The Reggae Girlz probably felt set upon by a bunch of football bullies, when losing the first edition of the Women’s Caribbean Cup 1-0 to Trinidad and Tobago’s Soca Princesses, the senior women’s national football team, at the Hasely Crawford on Tuesday night.
T&T won all four matches played, scoring 21 times while not conceding a single goal, on the way to being crowned first-ever Caribbean champions in women’s football. Not that it was one-sided in any way. It was a worthy final, nail-biting and hard-fought.
After being outplayed for much of the first half, Jamaica fought back, especially late, when they were firing on all cylinders. They would have done anything to get one of the 17 goals scored against their opponents in the group phase.
But, the closest they got was when Arin King’s defensive header bounced off Jamaican striker Shakira Duncan and struck the T&T crossbar.

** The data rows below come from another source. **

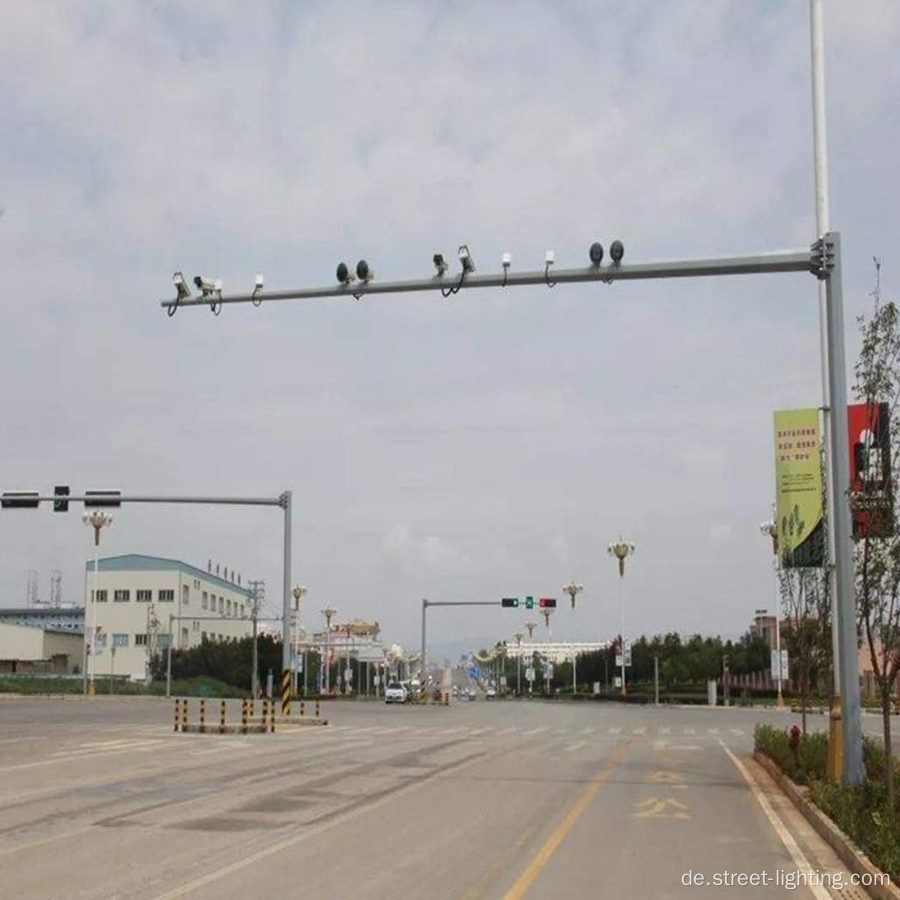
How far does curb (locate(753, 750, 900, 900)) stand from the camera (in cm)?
942

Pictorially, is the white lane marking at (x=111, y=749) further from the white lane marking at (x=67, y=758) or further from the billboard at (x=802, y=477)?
the billboard at (x=802, y=477)

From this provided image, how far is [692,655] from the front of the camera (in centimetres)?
9725

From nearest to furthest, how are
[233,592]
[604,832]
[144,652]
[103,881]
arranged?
[103,881] → [604,832] → [144,652] → [233,592]

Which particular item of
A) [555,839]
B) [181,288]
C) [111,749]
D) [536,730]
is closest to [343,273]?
[181,288]

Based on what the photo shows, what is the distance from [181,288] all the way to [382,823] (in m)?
8.23

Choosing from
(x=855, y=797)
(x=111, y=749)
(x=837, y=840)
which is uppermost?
(x=855, y=797)

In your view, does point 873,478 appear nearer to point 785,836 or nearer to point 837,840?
point 785,836

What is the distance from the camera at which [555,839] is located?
42.5 ft

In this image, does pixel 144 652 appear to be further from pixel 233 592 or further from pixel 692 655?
pixel 692 655

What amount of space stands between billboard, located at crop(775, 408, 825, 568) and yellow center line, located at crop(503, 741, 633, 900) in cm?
475

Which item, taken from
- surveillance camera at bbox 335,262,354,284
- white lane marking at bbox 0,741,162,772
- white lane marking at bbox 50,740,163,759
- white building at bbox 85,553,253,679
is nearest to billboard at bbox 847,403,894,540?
surveillance camera at bbox 335,262,354,284

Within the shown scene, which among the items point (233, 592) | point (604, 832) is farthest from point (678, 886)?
point (233, 592)

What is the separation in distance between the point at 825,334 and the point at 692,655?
83537mm

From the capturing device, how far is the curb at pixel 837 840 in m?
9.42
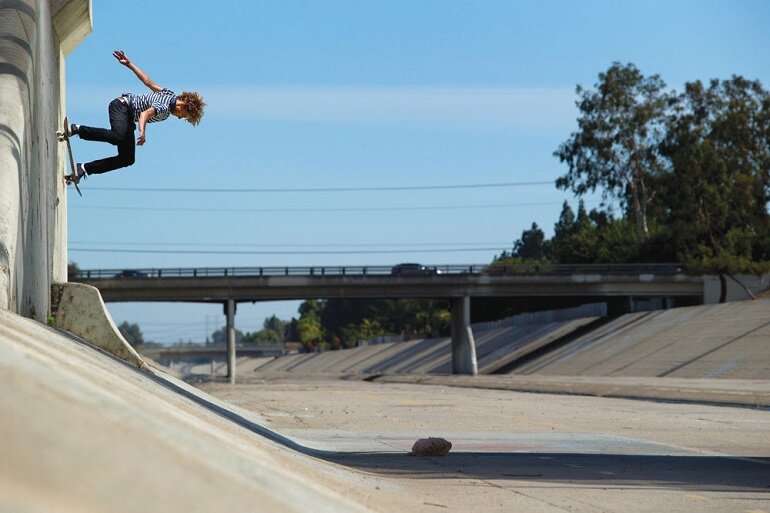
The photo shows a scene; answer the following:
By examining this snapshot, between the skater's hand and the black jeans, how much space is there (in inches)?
17.9

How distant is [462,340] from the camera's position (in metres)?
76.7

Jamaica only really got this close again when Kenesha Reid’s low shot just beat the far post in the dying stages of the match.

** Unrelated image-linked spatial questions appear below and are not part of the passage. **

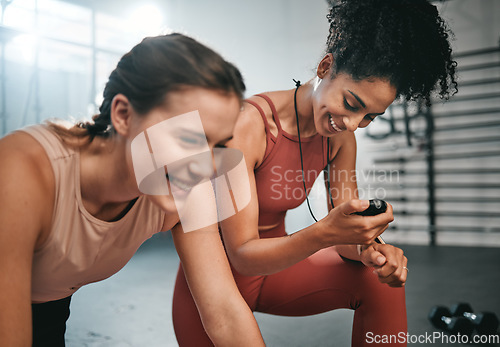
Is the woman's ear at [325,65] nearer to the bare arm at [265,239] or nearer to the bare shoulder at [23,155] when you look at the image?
the bare arm at [265,239]

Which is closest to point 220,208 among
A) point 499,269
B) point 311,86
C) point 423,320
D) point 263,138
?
point 263,138

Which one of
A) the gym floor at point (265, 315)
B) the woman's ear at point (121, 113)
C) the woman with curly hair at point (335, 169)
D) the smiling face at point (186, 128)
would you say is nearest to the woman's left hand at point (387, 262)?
the woman with curly hair at point (335, 169)

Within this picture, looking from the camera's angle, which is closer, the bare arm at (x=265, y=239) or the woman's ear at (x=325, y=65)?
the bare arm at (x=265, y=239)

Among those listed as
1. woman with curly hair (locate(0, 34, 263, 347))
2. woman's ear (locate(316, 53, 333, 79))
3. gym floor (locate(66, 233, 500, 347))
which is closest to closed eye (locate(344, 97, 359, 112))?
woman's ear (locate(316, 53, 333, 79))

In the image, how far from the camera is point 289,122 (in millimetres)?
1263

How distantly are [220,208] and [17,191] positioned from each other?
1.80ft

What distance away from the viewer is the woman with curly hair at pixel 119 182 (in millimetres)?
699

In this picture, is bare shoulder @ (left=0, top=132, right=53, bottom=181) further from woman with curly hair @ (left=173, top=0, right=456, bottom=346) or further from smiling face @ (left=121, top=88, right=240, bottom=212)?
woman with curly hair @ (left=173, top=0, right=456, bottom=346)

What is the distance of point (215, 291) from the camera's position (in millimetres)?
987

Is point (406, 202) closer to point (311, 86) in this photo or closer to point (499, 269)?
point (499, 269)

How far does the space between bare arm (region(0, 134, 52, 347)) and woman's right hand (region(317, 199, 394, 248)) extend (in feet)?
2.02

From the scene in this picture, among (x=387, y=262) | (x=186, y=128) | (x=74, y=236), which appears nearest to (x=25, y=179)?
(x=74, y=236)

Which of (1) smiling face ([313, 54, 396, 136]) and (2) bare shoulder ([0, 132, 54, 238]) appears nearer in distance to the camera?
(2) bare shoulder ([0, 132, 54, 238])

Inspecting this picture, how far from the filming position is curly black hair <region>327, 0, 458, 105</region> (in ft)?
3.33
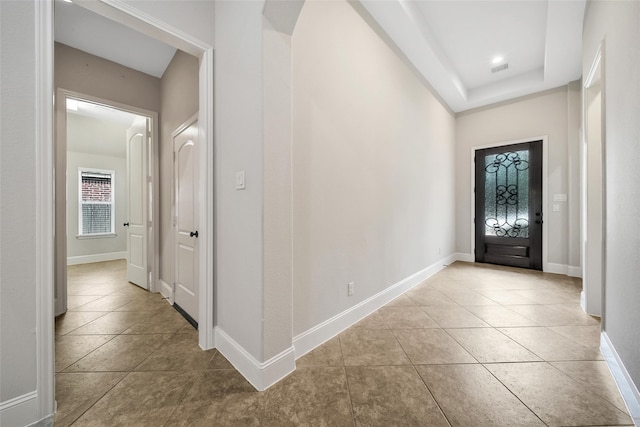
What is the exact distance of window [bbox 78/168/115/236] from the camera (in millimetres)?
5270

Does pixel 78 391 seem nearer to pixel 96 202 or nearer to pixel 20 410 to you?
pixel 20 410

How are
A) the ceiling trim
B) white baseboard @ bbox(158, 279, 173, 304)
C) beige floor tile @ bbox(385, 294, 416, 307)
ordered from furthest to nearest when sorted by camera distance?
1. white baseboard @ bbox(158, 279, 173, 304)
2. beige floor tile @ bbox(385, 294, 416, 307)
3. the ceiling trim

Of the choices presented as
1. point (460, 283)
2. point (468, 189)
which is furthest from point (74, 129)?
point (468, 189)

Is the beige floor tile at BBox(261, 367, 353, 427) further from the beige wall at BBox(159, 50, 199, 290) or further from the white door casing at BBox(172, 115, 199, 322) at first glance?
the beige wall at BBox(159, 50, 199, 290)

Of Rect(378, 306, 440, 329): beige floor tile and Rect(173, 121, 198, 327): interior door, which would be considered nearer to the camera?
Rect(378, 306, 440, 329): beige floor tile

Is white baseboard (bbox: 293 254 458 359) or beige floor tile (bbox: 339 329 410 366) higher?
white baseboard (bbox: 293 254 458 359)

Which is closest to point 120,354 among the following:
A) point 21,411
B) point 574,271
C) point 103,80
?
point 21,411

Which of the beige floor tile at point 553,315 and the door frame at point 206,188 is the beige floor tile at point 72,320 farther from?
the beige floor tile at point 553,315

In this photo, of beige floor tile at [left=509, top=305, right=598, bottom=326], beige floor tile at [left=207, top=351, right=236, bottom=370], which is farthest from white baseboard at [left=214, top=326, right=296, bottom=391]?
beige floor tile at [left=509, top=305, right=598, bottom=326]

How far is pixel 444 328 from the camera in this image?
2148mm

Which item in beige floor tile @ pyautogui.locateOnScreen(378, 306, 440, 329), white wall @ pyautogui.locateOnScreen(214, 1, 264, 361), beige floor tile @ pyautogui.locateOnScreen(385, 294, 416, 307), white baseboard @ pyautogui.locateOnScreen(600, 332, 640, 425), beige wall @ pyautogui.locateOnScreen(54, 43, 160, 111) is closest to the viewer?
white baseboard @ pyautogui.locateOnScreen(600, 332, 640, 425)

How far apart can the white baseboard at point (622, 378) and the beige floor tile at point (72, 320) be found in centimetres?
396

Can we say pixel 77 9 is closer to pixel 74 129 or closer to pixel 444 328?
pixel 74 129

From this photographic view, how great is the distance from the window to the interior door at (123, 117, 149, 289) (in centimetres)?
277
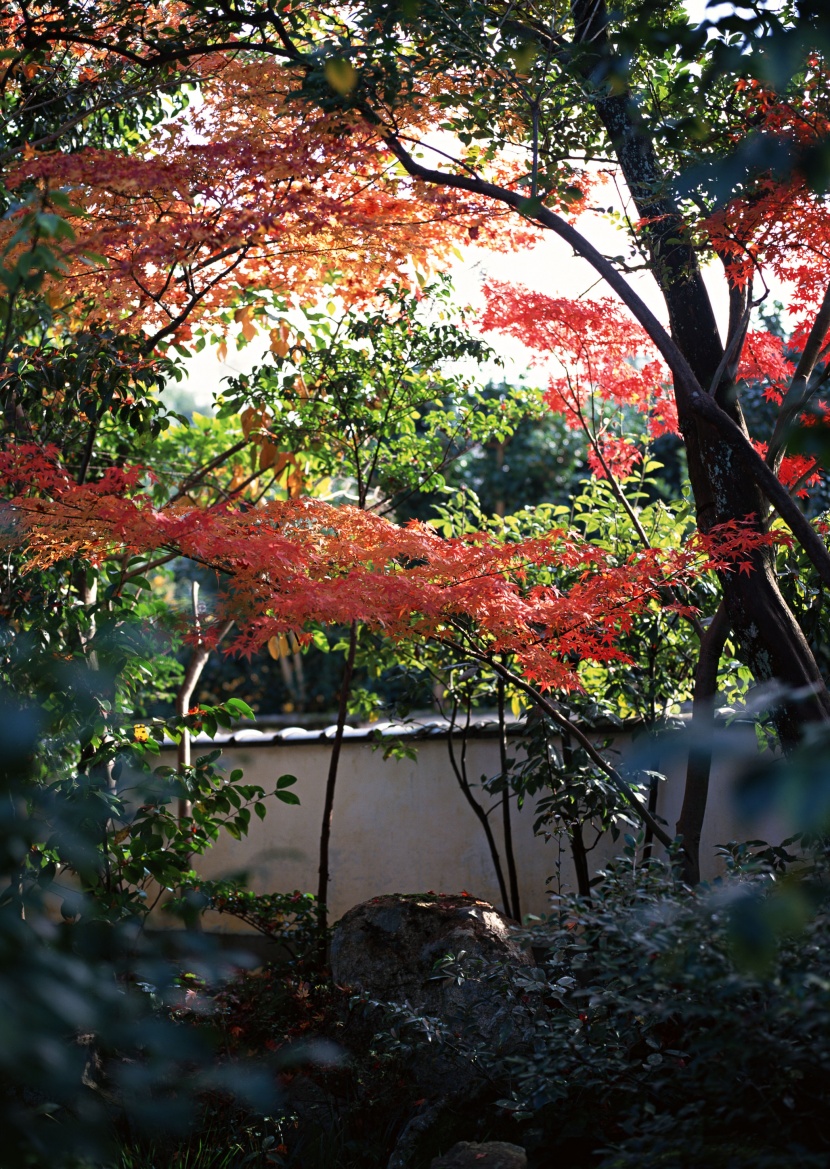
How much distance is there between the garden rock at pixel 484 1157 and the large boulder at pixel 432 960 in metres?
0.35

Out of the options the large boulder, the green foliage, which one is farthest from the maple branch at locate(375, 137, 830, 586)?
the green foliage

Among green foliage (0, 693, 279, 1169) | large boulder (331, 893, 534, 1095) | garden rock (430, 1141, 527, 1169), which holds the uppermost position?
green foliage (0, 693, 279, 1169)

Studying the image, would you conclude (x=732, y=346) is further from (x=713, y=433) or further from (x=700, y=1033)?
(x=700, y=1033)

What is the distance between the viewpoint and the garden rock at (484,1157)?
2676 mm

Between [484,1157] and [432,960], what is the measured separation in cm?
109

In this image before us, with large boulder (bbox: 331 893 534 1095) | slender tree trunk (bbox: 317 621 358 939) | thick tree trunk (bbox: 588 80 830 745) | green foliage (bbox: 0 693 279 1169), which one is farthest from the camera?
slender tree trunk (bbox: 317 621 358 939)

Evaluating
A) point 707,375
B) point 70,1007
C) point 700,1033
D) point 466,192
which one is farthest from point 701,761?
point 70,1007

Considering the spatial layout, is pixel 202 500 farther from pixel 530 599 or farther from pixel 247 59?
pixel 530 599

The tournament’s ‘Most Valuable Player’ US-based T&T college player Mariah Shade, got the lone goal, her sixth of the tournament. And it was an early one too, scored in just the eighth minute, when Shade put a well-placed finish onto an over-the-top pass from Tasha St Louis, whose seven goals earned her the finals’ ‘Golden Boot’ award.
In fact, the hosts swept all the awards, including ‘Best Goalkeeper’—though Tobago-born Kamika Forbes owed much to her central defenders Arin King, Rhea Belgrave and the injured Ayanna Russell, giving her virtually nothing to do throughout the tournament. Forbes clearly did not make as much saves in the tournament than St Kitts-Nevis custodian Tynetta McCoy, who despite conceding ten against T&T saved her teammates as many times.
King especially, was a rock throughout the tournament. The Canada-born T&T defender, calm and assured, the perfect defender a goalie would want holding the line. On at least three occasions, King was the only obstacle between Jamaica star Duncan and a goal. Once, pacey Duncan got ahead onto an overhead pass.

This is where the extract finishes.